The newfangled experiment in medications recently extended to the GLP-1’s with all the attendant risks of self-diagnosis and self-guided treatment.


From the solo practitioner physician, I can see that the road to this point does not seem to be intentional. Shortages of the GLP-1’s initially due to underestimating the wild success of these medications led the government to allow for pharmacies to compound the drug, essentially bypassing the patent, so pharmacies could mix their own version and sell it at a discounted price.


Once that door opened, there does not seem to be a way to close it. The exact reasons for not closing the loophole are unclear. It could be the market forces, exceedingly high demand or the cultural conceit to overvalue thinness at all costs.


There still is the brand version of GLP-1’s that health insurance will cover, but people who want to try the drugs for any reason can find a cheaper version at a multitude of online shops. The barrier to prescription is minimal: a short call with a medical practitioner, who won’t question the reasons to try the drugs, followed by a prescription. As long as one pays, unlimited prescriptions at a dose of your choice awaits. There is no assessment of medical need or risks, just access to powerful drugs whose long-term effects are still very much unknown.

**Work order A:** Translate this sentence from the passage on compounded GLP-1 drugs into Spanish: "Once that door opened, there does not seem to be a way to close it."
**Work order B:** Continue the passage on compounded GLP-1 drugs from where it stops.

**Given data:**
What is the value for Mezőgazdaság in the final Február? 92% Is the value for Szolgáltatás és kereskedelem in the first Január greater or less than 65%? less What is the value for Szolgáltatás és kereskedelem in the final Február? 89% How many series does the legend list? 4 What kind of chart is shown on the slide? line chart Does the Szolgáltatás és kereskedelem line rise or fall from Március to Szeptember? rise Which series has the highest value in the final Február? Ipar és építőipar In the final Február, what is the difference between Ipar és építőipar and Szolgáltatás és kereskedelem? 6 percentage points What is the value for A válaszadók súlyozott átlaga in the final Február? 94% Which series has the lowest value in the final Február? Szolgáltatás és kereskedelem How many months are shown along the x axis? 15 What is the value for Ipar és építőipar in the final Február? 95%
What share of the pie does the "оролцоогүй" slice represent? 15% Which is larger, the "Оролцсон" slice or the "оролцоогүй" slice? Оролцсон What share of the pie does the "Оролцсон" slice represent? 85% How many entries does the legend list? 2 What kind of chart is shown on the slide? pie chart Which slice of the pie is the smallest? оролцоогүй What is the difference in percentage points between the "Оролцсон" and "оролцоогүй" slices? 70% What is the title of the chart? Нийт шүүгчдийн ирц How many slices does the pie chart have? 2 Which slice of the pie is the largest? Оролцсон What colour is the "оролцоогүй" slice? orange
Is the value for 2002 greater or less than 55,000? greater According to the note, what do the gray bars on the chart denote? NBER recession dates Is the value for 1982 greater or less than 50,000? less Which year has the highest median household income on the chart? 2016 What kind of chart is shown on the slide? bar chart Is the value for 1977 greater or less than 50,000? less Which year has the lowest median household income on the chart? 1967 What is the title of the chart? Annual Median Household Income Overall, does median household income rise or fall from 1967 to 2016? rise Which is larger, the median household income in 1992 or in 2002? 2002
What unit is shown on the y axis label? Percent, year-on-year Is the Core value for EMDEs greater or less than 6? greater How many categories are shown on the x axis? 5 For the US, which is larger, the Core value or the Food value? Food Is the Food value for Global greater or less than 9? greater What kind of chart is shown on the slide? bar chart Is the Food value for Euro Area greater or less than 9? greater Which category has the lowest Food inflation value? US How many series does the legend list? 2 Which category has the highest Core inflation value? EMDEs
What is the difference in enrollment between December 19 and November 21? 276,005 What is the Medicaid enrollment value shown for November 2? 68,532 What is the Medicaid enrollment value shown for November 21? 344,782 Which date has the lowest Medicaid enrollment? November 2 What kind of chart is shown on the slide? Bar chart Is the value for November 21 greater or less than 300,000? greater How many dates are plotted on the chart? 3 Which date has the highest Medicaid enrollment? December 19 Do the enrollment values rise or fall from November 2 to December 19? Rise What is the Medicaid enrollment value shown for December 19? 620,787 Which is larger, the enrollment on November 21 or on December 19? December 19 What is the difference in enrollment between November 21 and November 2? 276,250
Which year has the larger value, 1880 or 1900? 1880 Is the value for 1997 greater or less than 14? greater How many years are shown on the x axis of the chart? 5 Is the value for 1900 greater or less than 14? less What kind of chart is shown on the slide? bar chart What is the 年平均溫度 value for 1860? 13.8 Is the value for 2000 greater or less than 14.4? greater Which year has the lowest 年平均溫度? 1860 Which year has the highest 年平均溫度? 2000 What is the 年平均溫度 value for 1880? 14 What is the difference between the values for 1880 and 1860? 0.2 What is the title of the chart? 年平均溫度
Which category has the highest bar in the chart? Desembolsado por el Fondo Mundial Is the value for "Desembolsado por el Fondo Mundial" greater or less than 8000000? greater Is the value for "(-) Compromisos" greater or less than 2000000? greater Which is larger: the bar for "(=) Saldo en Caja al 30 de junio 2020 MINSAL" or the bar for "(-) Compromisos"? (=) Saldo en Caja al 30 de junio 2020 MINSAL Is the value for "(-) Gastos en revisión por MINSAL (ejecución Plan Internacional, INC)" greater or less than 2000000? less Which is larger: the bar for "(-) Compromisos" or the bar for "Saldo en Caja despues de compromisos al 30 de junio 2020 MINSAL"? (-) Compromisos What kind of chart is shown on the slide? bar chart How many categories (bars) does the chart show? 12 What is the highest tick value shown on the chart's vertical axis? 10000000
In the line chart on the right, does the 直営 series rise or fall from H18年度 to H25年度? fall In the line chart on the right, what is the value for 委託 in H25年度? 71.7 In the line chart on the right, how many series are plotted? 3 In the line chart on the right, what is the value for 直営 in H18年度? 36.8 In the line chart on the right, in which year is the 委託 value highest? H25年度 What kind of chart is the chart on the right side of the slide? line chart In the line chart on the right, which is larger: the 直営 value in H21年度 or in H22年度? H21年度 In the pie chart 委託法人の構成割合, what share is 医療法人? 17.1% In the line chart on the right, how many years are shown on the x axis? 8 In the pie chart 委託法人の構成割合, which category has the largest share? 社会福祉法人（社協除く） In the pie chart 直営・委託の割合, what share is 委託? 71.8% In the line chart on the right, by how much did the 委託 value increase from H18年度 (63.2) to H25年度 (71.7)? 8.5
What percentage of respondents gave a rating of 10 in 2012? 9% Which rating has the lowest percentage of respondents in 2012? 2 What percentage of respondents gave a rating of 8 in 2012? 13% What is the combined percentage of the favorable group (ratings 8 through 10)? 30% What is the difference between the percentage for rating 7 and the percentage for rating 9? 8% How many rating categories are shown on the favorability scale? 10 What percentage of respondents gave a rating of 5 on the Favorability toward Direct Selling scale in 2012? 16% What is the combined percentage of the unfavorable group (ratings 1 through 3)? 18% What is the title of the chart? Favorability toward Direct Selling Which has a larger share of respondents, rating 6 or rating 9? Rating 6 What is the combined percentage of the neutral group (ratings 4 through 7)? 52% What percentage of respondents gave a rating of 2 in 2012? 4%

**Written response A:** Una vez que esa puerta se abrió, no parece haber manera de cerrarla.

**Written response B:**
This next step in the GLP-1 experiment is surprising and has caught many people off guard. It’s hard for doctors to push back against a market that consumers have access to and have to accept that many people will be dosing their own GLP-1’s.


Gradually, people are turning to the drugs in the short-term as a weight loss tool rather than an ongoing medication. They are increasing and lowering their dose at will while experimenting with how their body responds to the drug. The potential outcomes and risks remain unknown.


What does this mean for people with eating disorders? How will this affect the presentation and treatment? How does a person in recovery cope with this reality? I’ll try to answer these questions in the next post.

2/21/26

Eating Disorder Recovery Remains Hard Even With New Advances

Despite numerous new avenues for eating disorder treatment, recovery remains challenging. It takes effort, perseverance and resilience to move through the process and get better.


I have written about the way new medications might be a useful tool, how concomitant medical diagnoses may inform treatment and how access to all forms of care can be beneficial. None of these changes affect the fundamental challenges in recovery.


Eating disorders reflect a profound change in eating behaviors from hunger and fullness cues to meal/snack structure to the underlying purpose of eating. Food is also a basic necessity for human survival, so much of the thoughts and behaviors around food are encoded deeply and unconsciously in our brain function. We delude ourselves into thinking we have conscious control of eating only to realize how much our bodies dictate how and when we eat.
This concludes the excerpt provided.